When 18-year-old Fu Pei-mei traveled by herself from her home in China to live in Taiwan in 1949, she joined 1 million other refugees who fled the mainland at the end of the Chinese Civil War. She worked as a typist, married, settled in Taipei, had three children, and gradually – without familial connections – became the most famous TV cook on the island. Fu cooked with precision, and was so adept at explaining what she did, that middle class women stopped what they were doing at home to watch her shows.
There were even neighborhood watch parties. She also had a profound effect on viewers who may not have been interested in cooking. In her book, “ Chop Fry Watch Learn: Fu Pei-mei and the Making of Modern Chinese Food ,” author Michelle T.
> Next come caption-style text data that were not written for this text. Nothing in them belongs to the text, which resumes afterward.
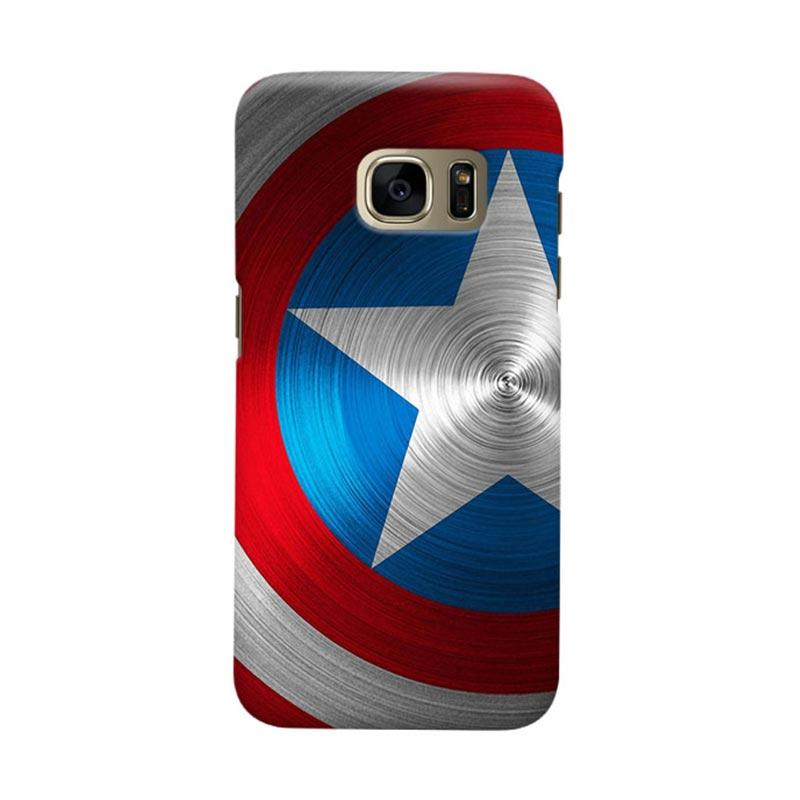 Indocustomcase Captain America Shield CAS02 Cover Casing for Samsung Galaxy S6 Edge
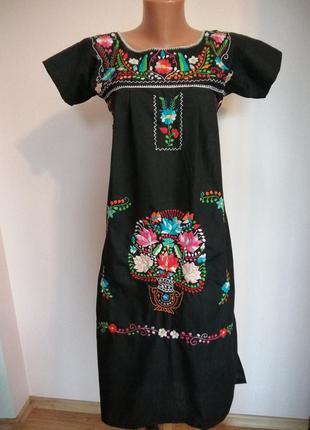 Платье-туника в етностиле вышивка гладью ручная работа xs-s/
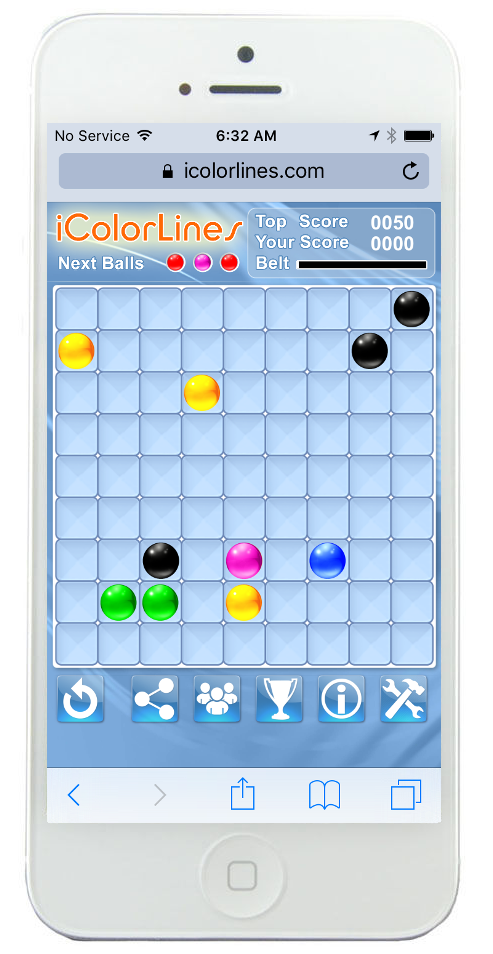 icolorlines puzzle game iphone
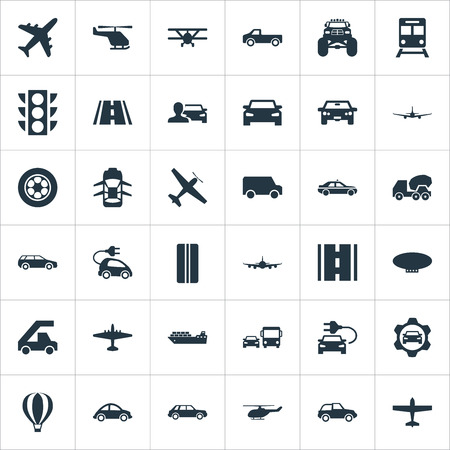 Vector Illustration Set Of Simple Transportation Icons. Elements Hybrid Auto, Plane, Van And Other Synonyms Metro, Convertible And Stoplight.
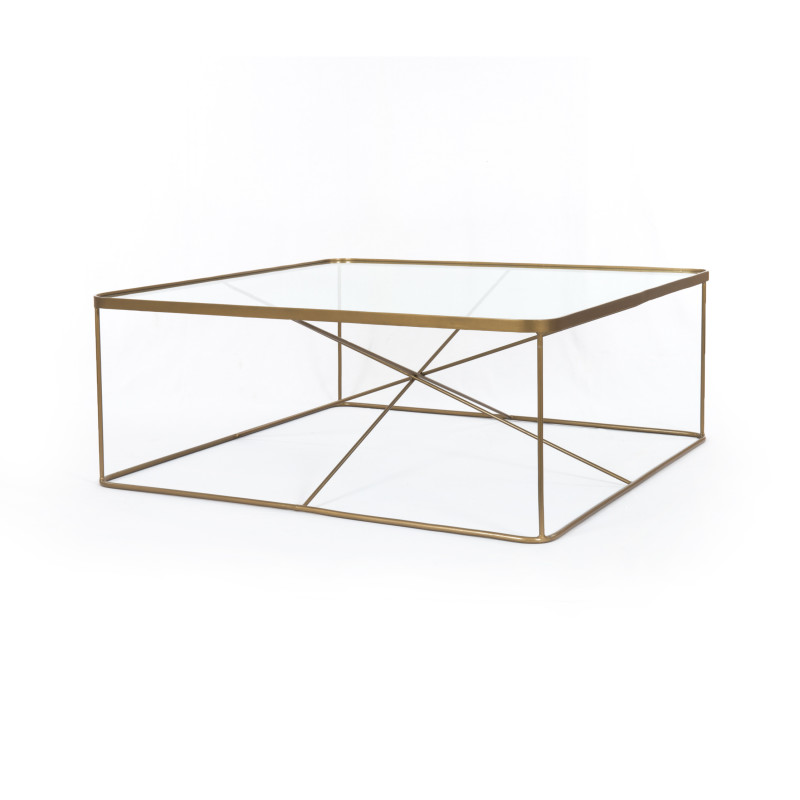 Lucas Brass & Glass Square Coffee Table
King tells a story about a little girl in a desperately poor, unhappy Taiwanese home who watched the elegant Fu with all her ingredients neatly lined up. It made that girl, now a professor of nursing in North Carolina, realize that she could emerge from her chaos. Advertisement Television in Taiwan was in its infancy when Fu began.
She remained a star for four decades, opening a popular cooking school, and writing dozens of cookbooks. Later, when young Taiwanese went to the United States to study, writes King, they usually carried with them a rice cooker and one of Fu’s books. Fu came to cooking out of frustration and humiliation.
She married Cheng Shao-ching and early in their marriage made his favorite boiled dumplings with prawn.